Smoking and the health disadvantage
of the poor
As tobacco use is associated with poverty and low
socioeconomic status, so are its damaging effects on health. Analyses for this report show
the impact of smoking on the survival of men in different socioeconomic groups (measured
by income, social class, or educational level) in four countries where the smoking
epidemic is mature-Canada, Poland, the United Kingdom, and the United States.
In Poland in 1996 men with a university education had a 26
percent risk of death in middle age. For men with only primary-level education, the risk
was 52 percent-twice as great. By analyzing the proportion of deaths due to smoking in
each group, researchers estimate that tobacco is responsible for about two-thirds of the
excess risk in the group with only primary-level education. In other words, if smoking
were eliminated, the survival gap between the two groups would narrow sharply. The risk of
death in middle age would fall to 28 percent in men with only primary-level education and
20 percent in those with university education (Figure 2. 2) . Similar results emerge from
the other countries in the study, indicating that tobacco is responsible for more than
half of the difference in adult male mortality between those of highest and lowest
socioeconomic status in these countries. Smoking has also contributed heavily to the
widening of the survival gap over time between affluent and disadvantaged men in these
countries (Figure 2.3).
The risks from others' smoke
Smokers affect not only their own health but the health of
those around them. Women who smoke during pregnancy are more likely to lose the fetus
through spontaneous abortion. Babies born to smoking mothers in high-income countries are
significantly more likely than the babies of nonsmokers to have a low birth weight and up
to 35 percent more likely to die in infancy. They also face higher risks of respiratory
disease. Recent research has shown that a carcinogen found only in tobacco smoke is
present in the urine of newborn babies born to smokers.

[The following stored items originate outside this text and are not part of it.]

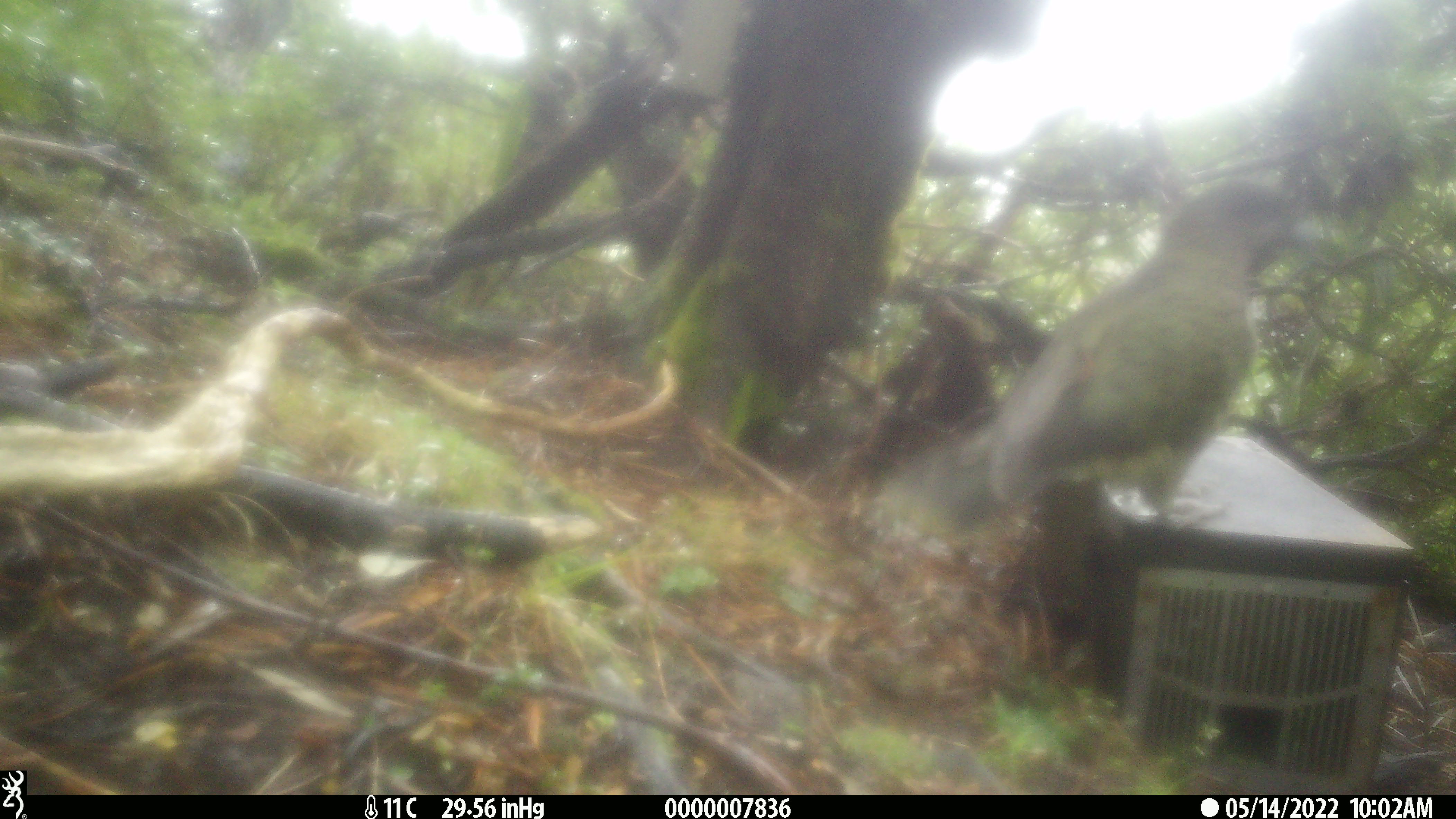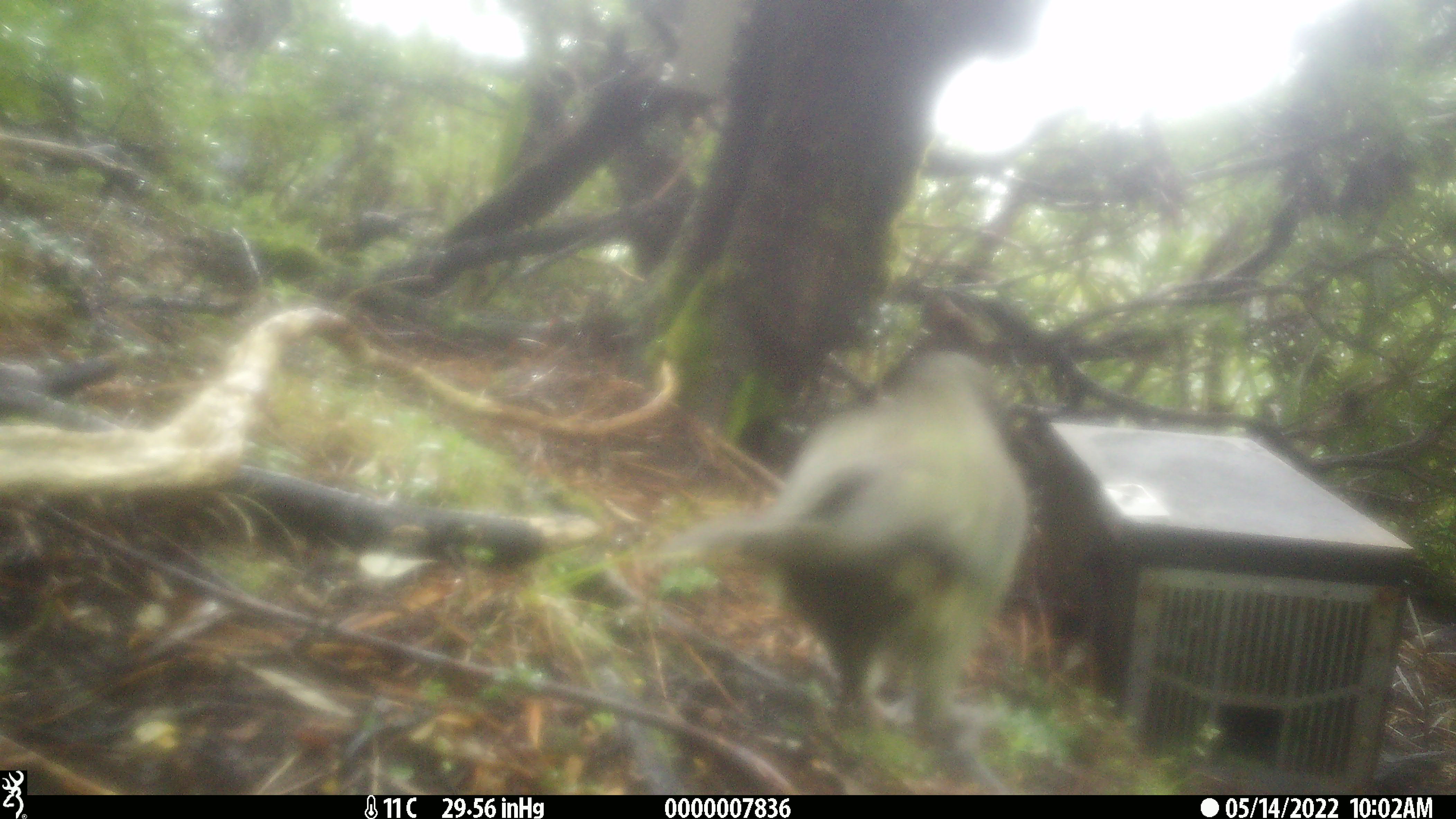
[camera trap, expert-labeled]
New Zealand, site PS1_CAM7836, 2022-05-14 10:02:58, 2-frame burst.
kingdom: Animalia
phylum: Chordata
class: Aves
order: Psittaciformes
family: Strigopidae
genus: Nestor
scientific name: Nestor notabilis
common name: kea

Cigarette smoking accounts for much of the health
disadvantage of babies born to poorer women. Among white women in the United States,
smoking alone has been found to be responsible for 63 percent of the difference in birth
weight between babies born to college-educated women and babies born to those who received
a high school education or less.
Adults exposed chronically to others' tobacco smoke also face
small but real risks of lung cancer and higher risks of cardiovascular disease, while the
children of smokers suffer a range of health problems and functional limitations.

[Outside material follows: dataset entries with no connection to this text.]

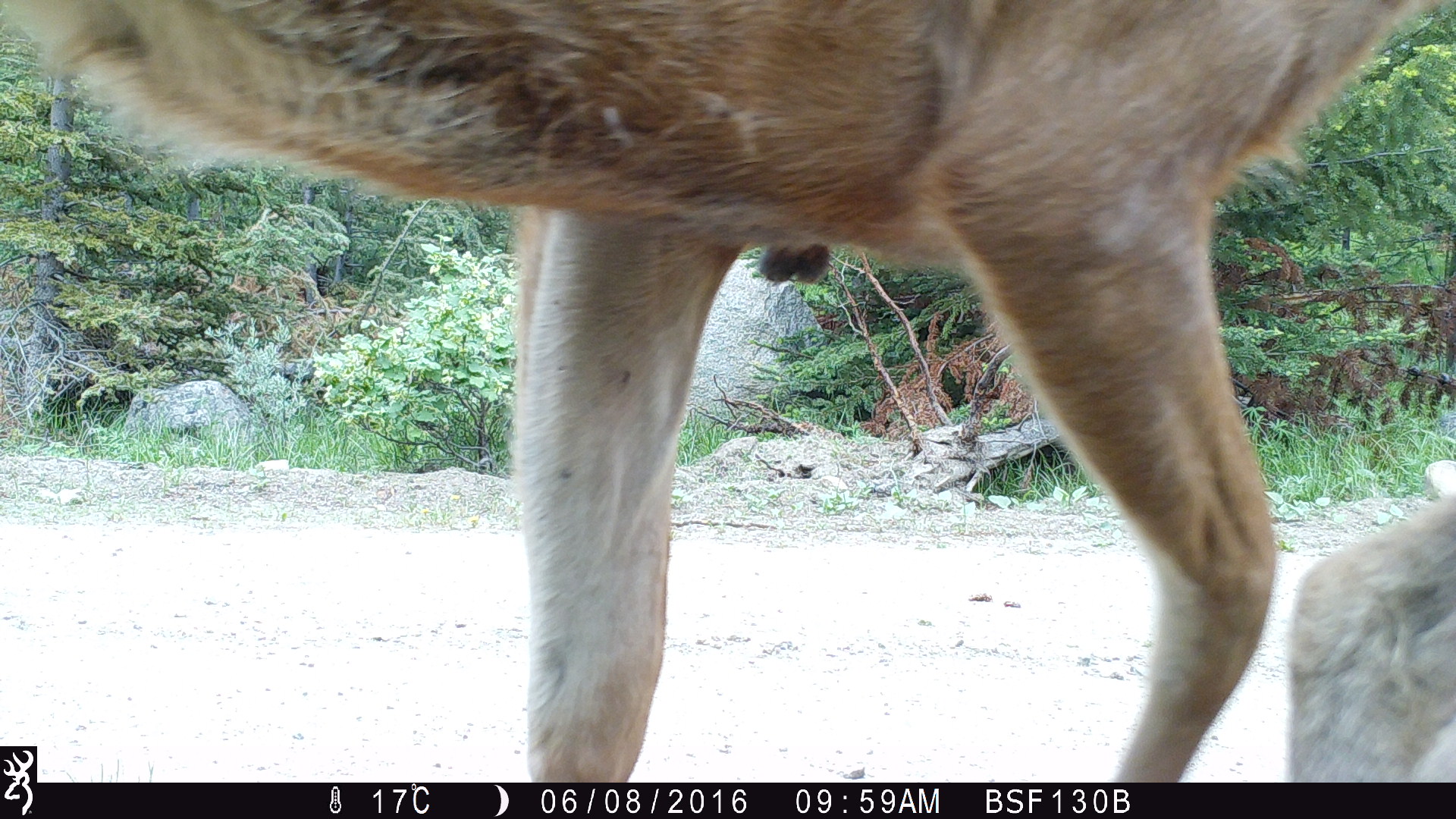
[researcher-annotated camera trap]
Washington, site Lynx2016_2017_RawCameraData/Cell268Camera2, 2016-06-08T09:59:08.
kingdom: Animalia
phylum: Chordata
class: Mammalia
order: Artiodactyla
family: Cervidae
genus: Odocoileus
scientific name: Odocoileus hemionus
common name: mule deer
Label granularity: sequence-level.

Nonsmokers who are exposed to smoke include the children and
the spouses of smokers, mostly within their own homes. Also, a substantial number of
nonsmokers work with smokers, or in smoky environments, where their expo-sure over time is
significant.
Quitting works
The earlier a smoker starts, the greater the risk of
disabling illnesses. In high-income countries with long-term data, researchers have
concluded that smokers who start early and smoke regularly are much more likely to develop
lung cancer than smokers who quit while they are still young. In the United Kingdom, male
doctors who stop smoking before the age of 35 survive about as well as those who never
smoked. Those who quit between the ages of 35 and 44 also gain substantial benefits, and
there are benefits at older ages, too.
In sum, then, the epidemic of smoking-related disease is
expanding from its original focus in men in high-income countries to affect women in
high-income countries and men in low- and middle-income countries. Smoking is increasingly
associated with social disadvantage, as measured by income and educational levels. Most
new smokers underestimate the risk of becoming addicted to nicotine; by early adulthood,
many regret starting to smoke and feel unable to stop. Half of long-term smokers will
eventually be killed by tobacco, and half of these will die in middle age.